Moltissima parte delle mie composizioni comprende la voce. E soprattutto ho sempre prediletto la voce parlata al canto. Trovo che nella cultura occidentale la musica consideri il timbro vocale in modo riduttivo, considerandone prevalentemente gli elementi armonici consonanti, e riducendo quindi le considerazioni estetiche agli aspetti melodici. Oggi non è più veramente così, nella musica contemporanea colta, ma anche nella musica di consumo si fa sempre più uso di timbri vocali non armonici. Ma i pregiudizi spesso sono duri a morire.

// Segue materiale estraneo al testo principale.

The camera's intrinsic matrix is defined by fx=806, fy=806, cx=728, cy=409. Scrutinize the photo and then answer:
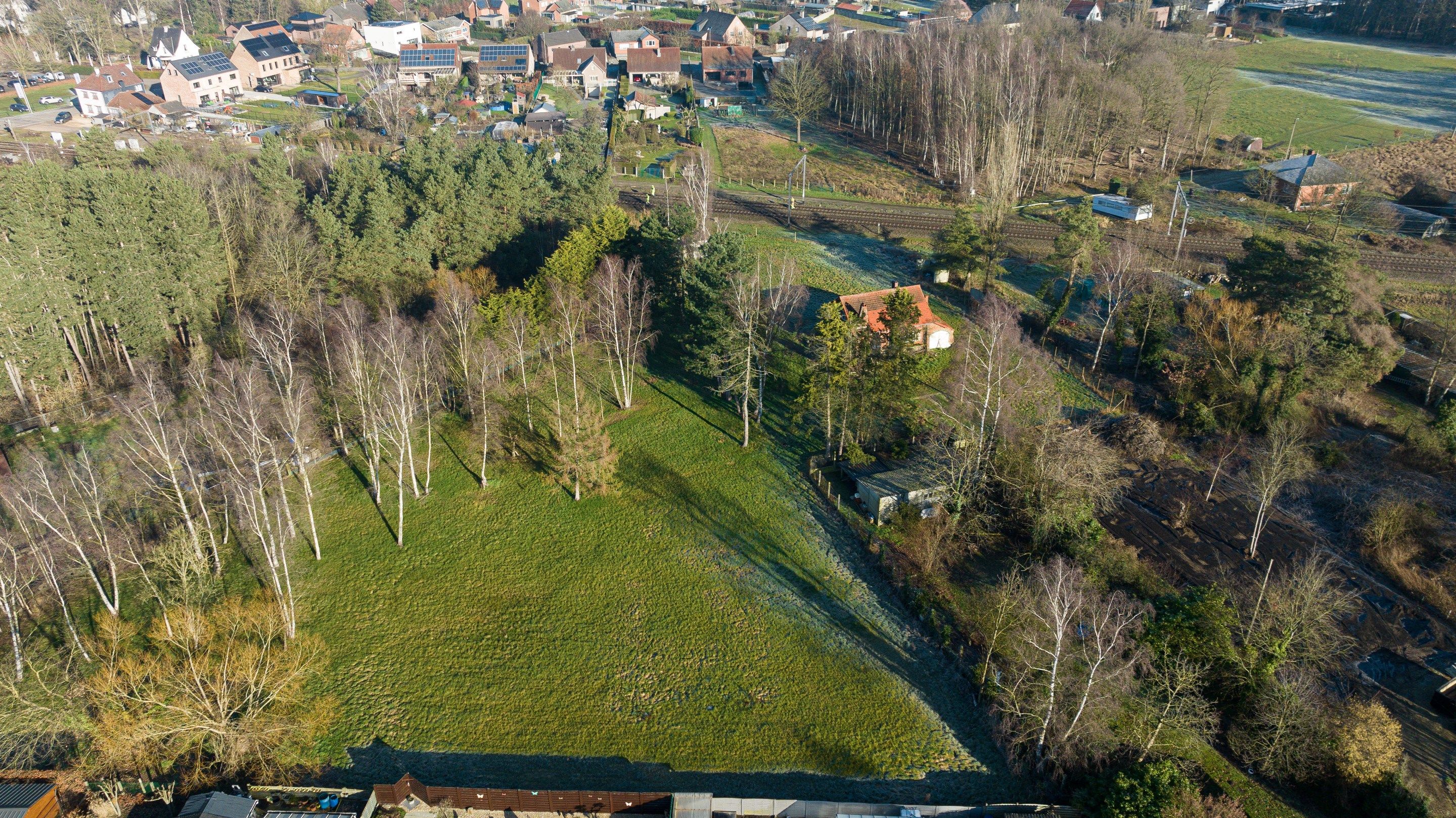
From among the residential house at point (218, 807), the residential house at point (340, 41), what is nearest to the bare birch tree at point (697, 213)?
the residential house at point (218, 807)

In quest’opera vengono utilizzati quasi esclusivamente suoni derivati dalle parole. Non ci sono né strumenti musicali né strumenti elettronici che producono suoni. Certo il suono della voce viene continuamente elaborato digitalmente, ma non si perde mai la riconoscibilità del suono vocale. Come in tutte le mie opere la composizione musicale è pensata e realizzata sì tramite strumenti digitali, ma a partire esclusivamente da suoni naturali. Trovo i suoni elettronici troppo astratti e troppo semplici, senza storia.

Quello che ci affascina del suono non sono tanto le sue proprietà fisiche, il timbro, l’altezza, la dinamica, ma è soprattutto la rievocazione ancestrale a darci emozione, il suono si porta dentro la storia dell’umanità.